Spinal Cord Injury Care   

Hackensack University Medical Center Participates in Elezanumab Trial for Spinal Cord Injury

International trial evaluating immunotherapy drug studied for impact on outcomes in cervical spine injuries

Spinal Cord Injury Care

Hackensack University Medical Center is participating in an international, multicenter clinical trial to test the immunotherapy drug elezanumab to see whether it can safely improve outcomes in patients who have experienced an acute traumatic cervical spinal cord injury.

“In some cases, with surgery and intensive rehabilitation, patients may get some level of function back, but there is no medication that can reliably reverse injury,” said Mohammed F. Khan, M.D., FAANS, assistant professor of Neurosurgery, Hackensack Meridian School of Medicine, one of the nation’s leading neurosurgeons specializing in complex injuries and disorders of the spine. “With our current trial, we are looking at a possible way to reverse the damage caused by spinal cord injury, as well as the potential to improve outcomes.”

Half of the patients in the trial will receive the monoclonal antibody medication elezanumab intravenously, and the other half will receive placebo. To be eligible for the study, patients must have a qualifying injury and receive the infusion within 24 hours of injury and every four weeks through Week 48 for 13 doses.

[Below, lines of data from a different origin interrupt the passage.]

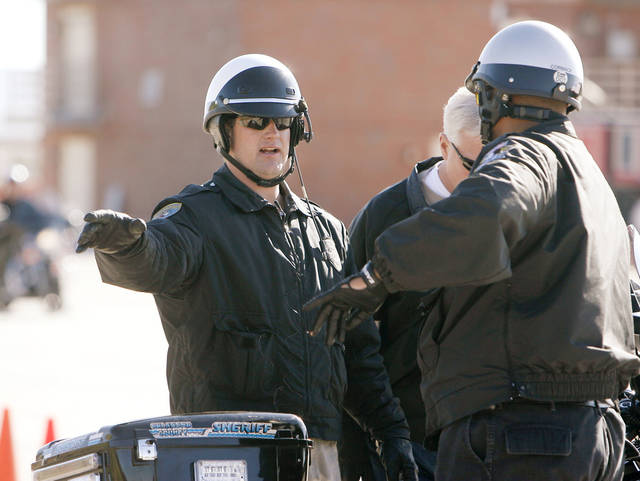 Edmond police officer Dan Butcher works with trainees during a motorcycle training school at the Edmond training facility in Edmond, OK, Friday, April 11, 2008. BY PAUL HELLSTERN, THE OKLAHOMAN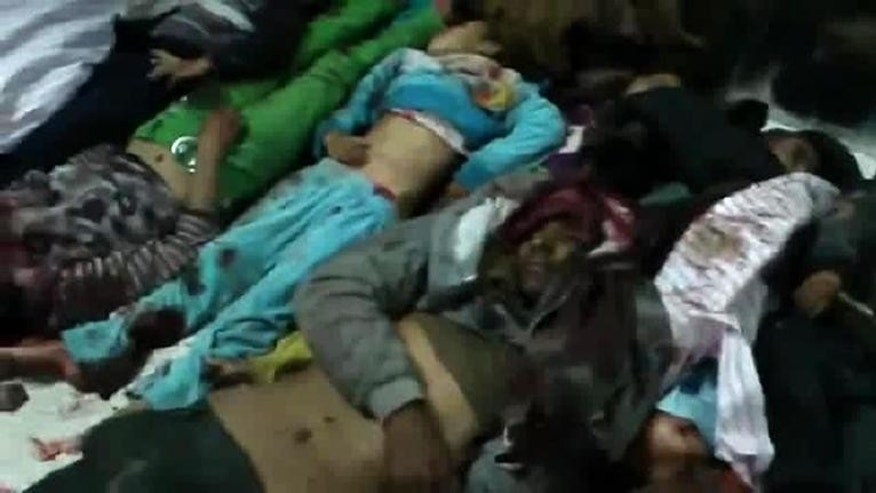 An image grabbed from a YouTube video on December 26, 2012 said to show bodies after the shelling of Kahtaniyeh west of Raqa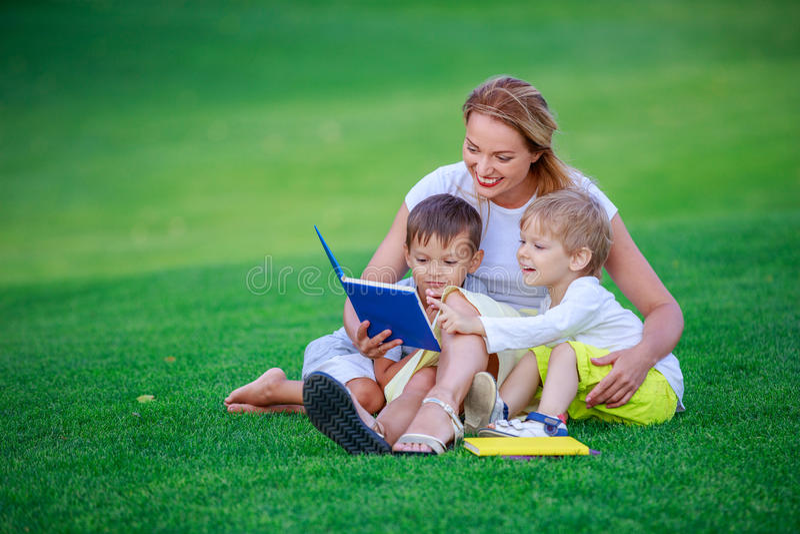 Молодая привлекательная мать читает книгу рассказа к ее 2 малым детям стоковая фотография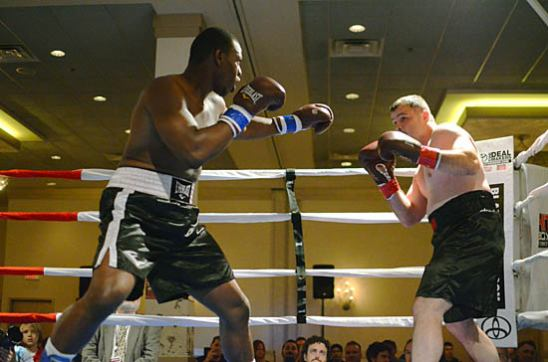 Elijah McCall (L) advances on Travis Fulton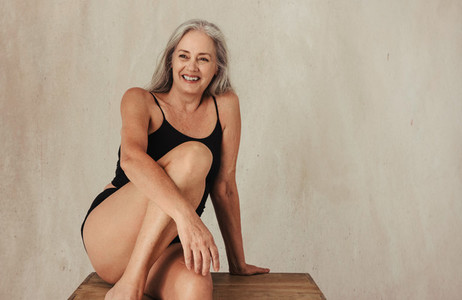 Smiling mature woman embracing her aging body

“The medication is a monoclonal antibody directed against RGM (repulsive guidance molecule). It is designed to facilitate the mechanism the central nervous uses to repair damage after a spinal cord injury to the axons, the nerve fibers that relay information from the brain through the spinal cord,” said Florian Thomas, M.D., Ph.D., chair, Neuroscience Institute and Department of Neurology at Hackensack University Medical Center and founding chair and professor of Neurology at Hackensack Meridian School of Medicine. “The drug is currently being tested in a separate clinical trial for stroke, and that trial is also available at Hackensack University Medical Center.”

After a patient with a spinal cord injury is diagnosed and stabilized in the Emergency Department, they often require emergency surgery to decompress the spinal cord. When they are moved to the Neuro-ICU, neurocritical care experts will evaluate patients to determine if they are candidates for the clinical trial.

At the Hackensack Meridian Neuroscience Institute at Hackensack University Medical Center, patients who sustain a traumatic spinal cord injury have access to a Level I trauma center staffed by a comprehensive team of experts, including Dr. Khan and three neurointensivists, led by Kaitlin J. Reilly-Kit, M.D., assistant professor of Neurology at the Hackensack Meridian School of Medicine.

Patients receive neurosurgical and neurocritical intensive care at the Helena Theurer Pavilion—a new, nine-story, 530,000-square-foot surgical/intensive care tower on the Hackensack University Medical Center campus. The Pavilion is the first hospital in New Jersey to acquire an intraoperative MRI system, and patients in the Intensive Care Unit (ICU) have access to a dedicated CT scanner, enhancing critical care efficiency and safety while eliminating the need to move patients from one area of the hospital.

“In this setting of high-level care, we can give patients the best chance of a good outcome,” said Dr. Khan.